>>
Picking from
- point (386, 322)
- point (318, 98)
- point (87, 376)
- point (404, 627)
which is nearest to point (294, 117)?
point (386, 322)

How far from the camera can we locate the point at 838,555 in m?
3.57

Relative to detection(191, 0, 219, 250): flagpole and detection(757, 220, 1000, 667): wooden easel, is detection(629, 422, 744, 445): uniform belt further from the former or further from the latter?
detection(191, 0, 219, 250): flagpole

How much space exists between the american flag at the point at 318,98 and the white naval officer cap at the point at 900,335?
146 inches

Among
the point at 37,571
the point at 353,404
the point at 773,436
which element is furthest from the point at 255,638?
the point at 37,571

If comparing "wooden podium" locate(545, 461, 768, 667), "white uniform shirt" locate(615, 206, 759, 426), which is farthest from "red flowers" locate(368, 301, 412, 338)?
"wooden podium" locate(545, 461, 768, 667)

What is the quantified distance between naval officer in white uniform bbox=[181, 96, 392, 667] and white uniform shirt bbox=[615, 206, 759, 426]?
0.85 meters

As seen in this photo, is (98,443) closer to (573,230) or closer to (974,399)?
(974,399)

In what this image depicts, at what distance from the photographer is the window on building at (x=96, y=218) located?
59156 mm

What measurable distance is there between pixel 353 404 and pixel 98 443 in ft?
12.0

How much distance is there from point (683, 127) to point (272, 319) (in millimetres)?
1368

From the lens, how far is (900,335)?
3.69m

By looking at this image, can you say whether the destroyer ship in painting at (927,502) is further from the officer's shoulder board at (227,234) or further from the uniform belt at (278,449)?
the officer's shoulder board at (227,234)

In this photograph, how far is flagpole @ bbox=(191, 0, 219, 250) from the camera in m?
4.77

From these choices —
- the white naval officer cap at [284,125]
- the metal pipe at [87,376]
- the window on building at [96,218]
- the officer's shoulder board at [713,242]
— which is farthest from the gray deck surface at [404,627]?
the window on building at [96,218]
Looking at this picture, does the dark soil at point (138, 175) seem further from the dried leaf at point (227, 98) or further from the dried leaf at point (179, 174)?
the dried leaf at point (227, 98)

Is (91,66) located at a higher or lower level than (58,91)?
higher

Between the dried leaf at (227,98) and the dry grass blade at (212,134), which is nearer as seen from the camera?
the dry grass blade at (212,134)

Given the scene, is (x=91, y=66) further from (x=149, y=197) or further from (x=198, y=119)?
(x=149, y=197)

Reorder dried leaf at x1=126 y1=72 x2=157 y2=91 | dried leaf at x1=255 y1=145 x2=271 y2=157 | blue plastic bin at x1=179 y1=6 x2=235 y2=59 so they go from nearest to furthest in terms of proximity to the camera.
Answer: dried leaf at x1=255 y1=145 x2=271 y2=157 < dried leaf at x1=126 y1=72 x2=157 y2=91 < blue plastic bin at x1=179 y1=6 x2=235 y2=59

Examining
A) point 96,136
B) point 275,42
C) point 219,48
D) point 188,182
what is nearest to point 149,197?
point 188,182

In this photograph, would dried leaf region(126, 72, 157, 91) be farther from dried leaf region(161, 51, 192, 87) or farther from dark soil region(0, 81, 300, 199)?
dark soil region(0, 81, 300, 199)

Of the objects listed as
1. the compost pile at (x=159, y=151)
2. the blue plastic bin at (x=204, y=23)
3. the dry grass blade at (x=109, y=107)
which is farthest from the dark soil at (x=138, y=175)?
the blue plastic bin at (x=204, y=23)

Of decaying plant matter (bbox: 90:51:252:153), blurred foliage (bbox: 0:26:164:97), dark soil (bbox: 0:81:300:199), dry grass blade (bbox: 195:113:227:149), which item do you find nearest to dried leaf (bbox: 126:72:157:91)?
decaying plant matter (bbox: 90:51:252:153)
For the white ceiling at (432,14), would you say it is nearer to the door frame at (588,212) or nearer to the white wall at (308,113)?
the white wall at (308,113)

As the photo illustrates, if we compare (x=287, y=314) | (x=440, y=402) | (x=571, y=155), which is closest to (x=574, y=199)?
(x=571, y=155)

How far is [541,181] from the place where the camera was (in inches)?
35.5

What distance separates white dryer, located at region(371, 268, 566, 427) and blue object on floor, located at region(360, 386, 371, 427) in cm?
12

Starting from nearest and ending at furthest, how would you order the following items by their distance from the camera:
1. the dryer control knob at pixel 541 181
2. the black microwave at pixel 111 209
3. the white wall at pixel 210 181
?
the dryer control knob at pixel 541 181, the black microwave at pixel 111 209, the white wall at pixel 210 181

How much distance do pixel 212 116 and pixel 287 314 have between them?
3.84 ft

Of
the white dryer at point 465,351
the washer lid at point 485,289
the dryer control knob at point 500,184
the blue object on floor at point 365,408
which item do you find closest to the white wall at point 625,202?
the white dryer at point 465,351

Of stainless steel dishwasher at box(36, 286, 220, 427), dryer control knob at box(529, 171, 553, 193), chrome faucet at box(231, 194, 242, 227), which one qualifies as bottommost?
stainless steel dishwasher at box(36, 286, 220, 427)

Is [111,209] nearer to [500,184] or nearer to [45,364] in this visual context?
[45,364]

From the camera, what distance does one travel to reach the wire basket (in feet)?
<<
Task requirements: Write the listing out again, exactly as shown above.

The response:
Picking from
- point (386, 322)
- point (318, 98)
- point (87, 376)
- point (404, 627)
which is nearest to point (294, 117)?
point (386, 322)

How far from the camera can we locate the point at 838,555 in m?
3.57

Relative to detection(191, 0, 219, 250): flagpole and detection(757, 220, 1000, 667): wooden easel, is detection(629, 422, 744, 445): uniform belt further from the former or further from the latter?
detection(191, 0, 219, 250): flagpole

How much space exists between the american flag at the point at 318,98 and the white naval officer cap at the point at 900,335?
146 inches

Among
the point at 37,571
the point at 353,404
the point at 773,436
which element is furthest from the point at 255,638?
the point at 37,571

If comparing "wooden podium" locate(545, 461, 768, 667), "white uniform shirt" locate(615, 206, 759, 426), which is farthest from "red flowers" locate(368, 301, 412, 338)?
"wooden podium" locate(545, 461, 768, 667)

What is the quantified distance between naval officer in white uniform bbox=[181, 96, 392, 667] and white uniform shirt bbox=[615, 206, 759, 426]?
0.85 meters

As seen in this photo, is (98,443) closer to (573,230) or closer to (974,399)?
(974,399)

In what this image depicts, at what distance from the photographer is the window on building at (x=96, y=218) located?
59156 mm

What measurable distance is there between pixel 353 404 and pixel 98 443 in ft?
12.0

How much distance is there from point (683, 127) to point (272, 319) (in millimetres)?
1368

From the lens, how far is (900,335)?
3.69m

By looking at this image, can you say whether the destroyer ship in painting at (927,502) is further from the officer's shoulder board at (227,234) or further from the uniform belt at (278,449)?
the officer's shoulder board at (227,234)

In this photograph, how far is flagpole @ bbox=(191, 0, 219, 250) from the camera in m?
4.77

From these choices —
- the white naval officer cap at [284,125]
- the metal pipe at [87,376]
- the window on building at [96,218]
- the officer's shoulder board at [713,242]
— which is farthest from the gray deck surface at [404,627]?
the window on building at [96,218]
Looking at this picture, does the dark soil at point (138, 175) seem further from the dried leaf at point (227, 98) or further from the dried leaf at point (179, 174)?
the dried leaf at point (227, 98)

Is (91,66) located at a higher or lower level than (58,91)?
higher

Between the dried leaf at (227,98) and the dry grass blade at (212,134), which is nearer as seen from the camera?
the dry grass blade at (212,134)

Given the scene, is (x=91, y=66) further from (x=149, y=197) or further from (x=198, y=119)?
(x=149, y=197)

Reorder dried leaf at x1=126 y1=72 x2=157 y2=91 | dried leaf at x1=255 y1=145 x2=271 y2=157 | blue plastic bin at x1=179 y1=6 x2=235 y2=59 so they go from nearest to furthest in terms of proximity to the camera.
Answer: dried leaf at x1=255 y1=145 x2=271 y2=157 < dried leaf at x1=126 y1=72 x2=157 y2=91 < blue plastic bin at x1=179 y1=6 x2=235 y2=59

Examining
A) point 96,136
B) point 275,42
C) point 219,48
D) point 188,182
what is nearest to point 149,197?
point 188,182

In this photograph, would dried leaf region(126, 72, 157, 91) be farther from dried leaf region(161, 51, 192, 87) or farther from dark soil region(0, 81, 300, 199)?
dark soil region(0, 81, 300, 199)

Of the objects listed as
1. the compost pile at (x=159, y=151)
2. the blue plastic bin at (x=204, y=23)
3. the dry grass blade at (x=109, y=107)
which is farthest from the dark soil at (x=138, y=175)?
the blue plastic bin at (x=204, y=23)

Of decaying plant matter (bbox: 90:51:252:153), blurred foliage (bbox: 0:26:164:97), dark soil (bbox: 0:81:300:199), dry grass blade (bbox: 195:113:227:149), which item do you find nearest to dried leaf (bbox: 126:72:157:91)?
decaying plant matter (bbox: 90:51:252:153)
For the white ceiling at (432,14), would you say it is nearer to the door frame at (588,212) or nearer to the white wall at (308,113)?
the white wall at (308,113)

As the photo illustrates, if we compare (x=287, y=314) | (x=440, y=402) | (x=571, y=155), which is closest to (x=574, y=199)?
(x=571, y=155)

How far is [541,181] from the place where the camera was (in inches)?
35.5

What distance separates white dryer, located at region(371, 268, 566, 427) and blue object on floor, located at region(360, 386, 371, 427) in cm?
12

Starting from nearest and ending at furthest, how would you order the following items by their distance from the camera:
1. the dryer control knob at pixel 541 181
2. the black microwave at pixel 111 209
3. the white wall at pixel 210 181
?
the dryer control knob at pixel 541 181, the black microwave at pixel 111 209, the white wall at pixel 210 181

How much distance do pixel 212 116 and pixel 287 314 have between them?
3.84 ft

Of
the white dryer at point 465,351
the washer lid at point 485,289
the dryer control knob at point 500,184
the blue object on floor at point 365,408
which item do you find closest to the white wall at point 625,202?
the white dryer at point 465,351

Of stainless steel dishwasher at box(36, 286, 220, 427), dryer control knob at box(529, 171, 553, 193), chrome faucet at box(231, 194, 242, 227), which one qualifies as bottommost?
stainless steel dishwasher at box(36, 286, 220, 427)

Is [111,209] nearer to [500,184] or nearer to [45,364] in this visual context?
[45,364]

From the camera, what distance does one travel to reach the wire basket (in feet)?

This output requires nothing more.